The first vote on raising the debt ceiling, by an amount large enough to get the government through the 2014 elections, could come as early as Friday. The deadline is Oct. 17, but the partial shutdown of the federal government ended its first week Monday without any bipartisan meetings, or any planned.

Not only was Washington apparently no closer to resolving the dual crises, but the tensions between the parties and between President Obama and the Republican-controlled House seemed to worsen, with differences becoming personal and public.

Obama made an unscheduled visit to the understaffed Federal Emergency Management Agency on a rainy Monday in his latest effort to draw attention to the effects of the shutdown and to publicly challenge the claim that House Speaker John A. Boehner, R-Ohio, made the day before on national television that the votes did not exist to fully finance the government without policy concessions.

Boehner told the ABC News program “This Week” that the House could not pass federal financing for the fiscal year that began last Tuesday without measures limiting Obama’s health insurance law, the Affordable Care Act. House Democrats and some moderate Republicans say that a bipartisan majority does exist but that Boehner refuses to defy tea party conservatives and hold a vote on the Senate-passed measure.

At FEMA, Obama seemed intent to call Boehner’s bluff. “The House should hold that vote today,” he said. “If Republicans and Speaker Boehner are saying there are not enough votes, then they should prove it.”

Then, turning up the pressure, Obama added, “The reason that Speaker Boehner hasn’t called a vote on it is because he doesn’t apparently want to see the government shutdown end at the moment unless he’s able to extract concessions that don’t have anything to do with the budget.”

Separately, a spokesman for Senate Majority Leader Harry Reid, D-Nev., all but called the speaker a liar for claiming a lack of House votes.

“Speaker Boehner has a credibility problem,” said Adam Jentleson, Reid’s spokesman. “There is now a consistent pattern of Speaker Boehner saying things that fly in the face of the facts or stand at odds with his past actions.”

Boehner criticized the president for refusing to negotiate further concessions to House Republicans, either to finance and reopen the government or to increase the nation’s debt limit so that it does not default on its debts for the first time. “Really, Mr. President, it’s time to have that conversation before our economy is put further at risk,” he said.

Obama and congressional Democrats have dug in, telling Republicans to capitulate because it is a basic responsibility of Congress to keep the government solvent and open for business. To give in, the Democrats argue, would only encourage Republicans to demand concessions every time the government needs financing, which happens annually, or an increase in the debt limit, which has occurred more than 40 times since Ronald Reagan became president.

At FEMA, Obama countered Republicans’ contentions that he was refusing to negotiate.

“There is not a subject that I am not willing to engage in, work on, negotiate and come up with common-sense compromises on,” Obama said. “What I’ve said is that I cannot do that under the threat that if Republicans don’t get 100 percent of their way, they’re going to either shut down the government, or they are going to default on America’s debt so that America, for the first time in history, does not pay its bills.”
++++++
PROBLEM SET:
1. According to the shutdown article, what is the deadline for raising the debt ceiling?
2. Retype the shutdown article without changes, from "Not only was" up to and including "personal and public.".
The lines are separate material and not part of the shutdown article.

PROVIDED DATA:
++++++
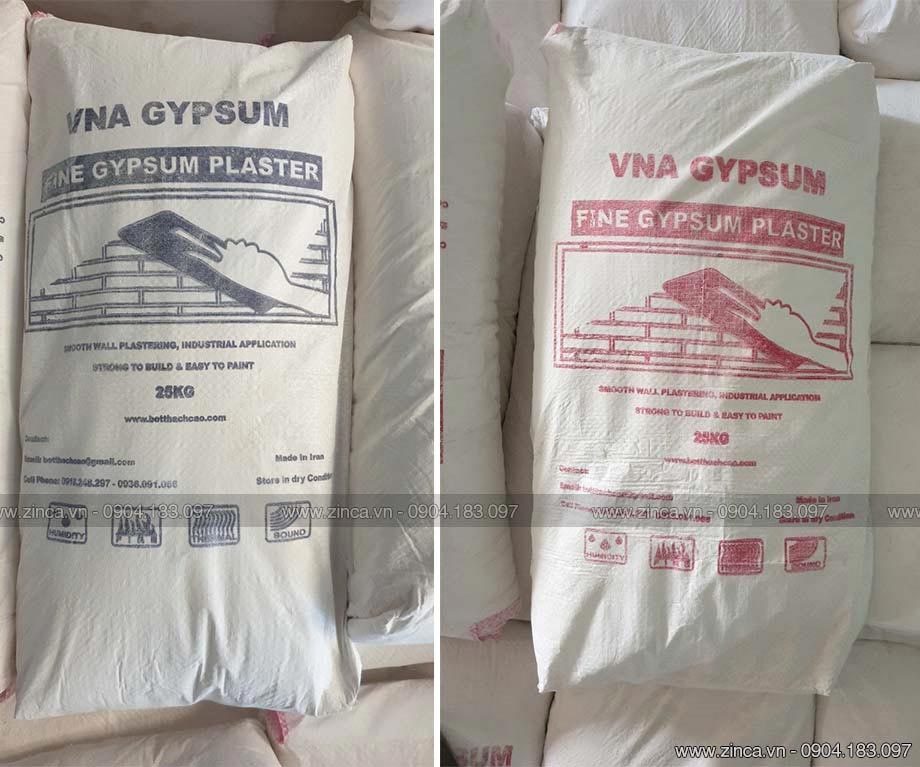 Bột thạch cao VNA nhập khẩu Iran chính hãng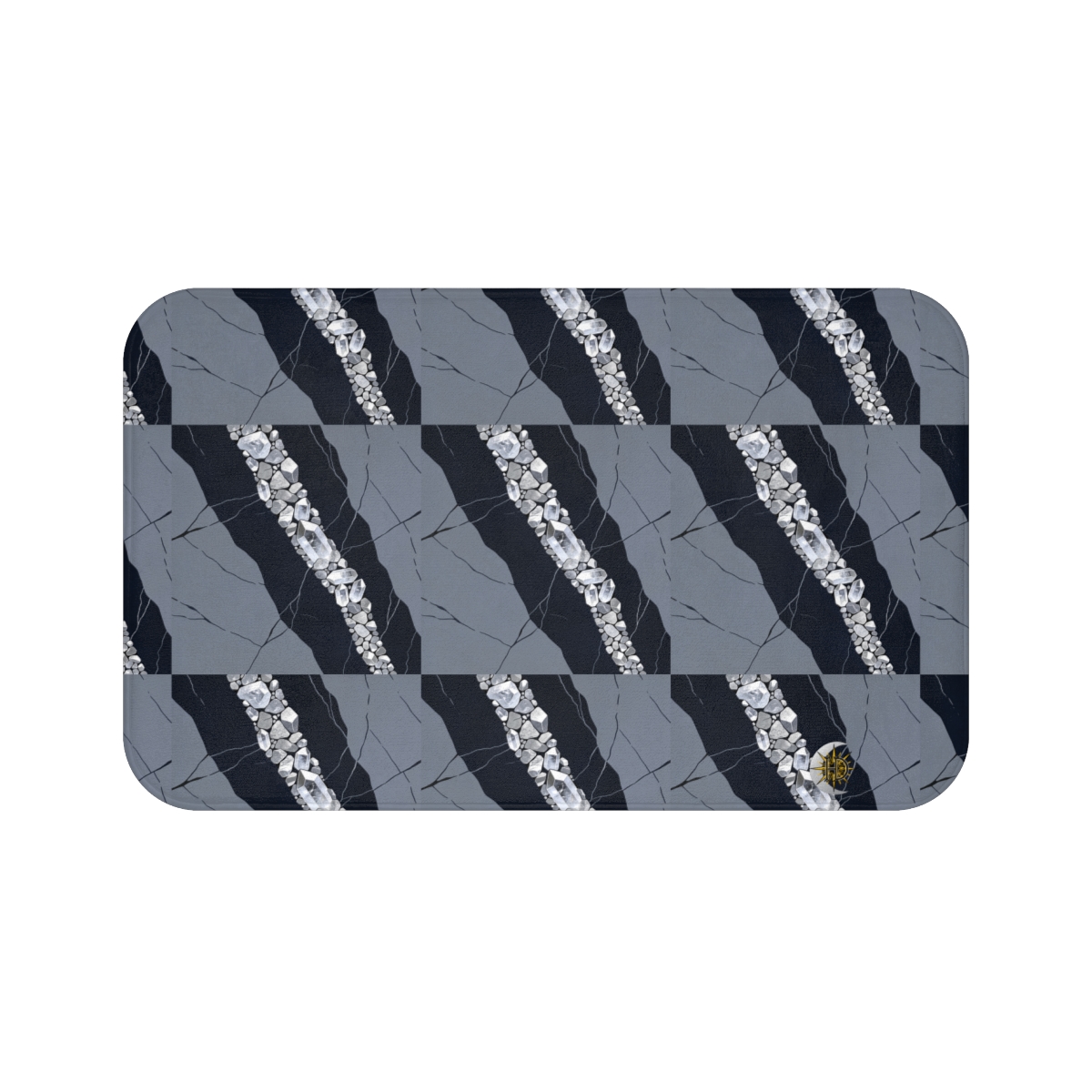 HD Silver Vein Bath Mat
++++++
TASK RESULTS:
1. Oct. 17.

2.
Not only was Washington apparently no closer to resolving the dual crises, but the tensions between the parties and between President Obama and the Republican-controlled House seemed to worsen, with differences becoming personal and public.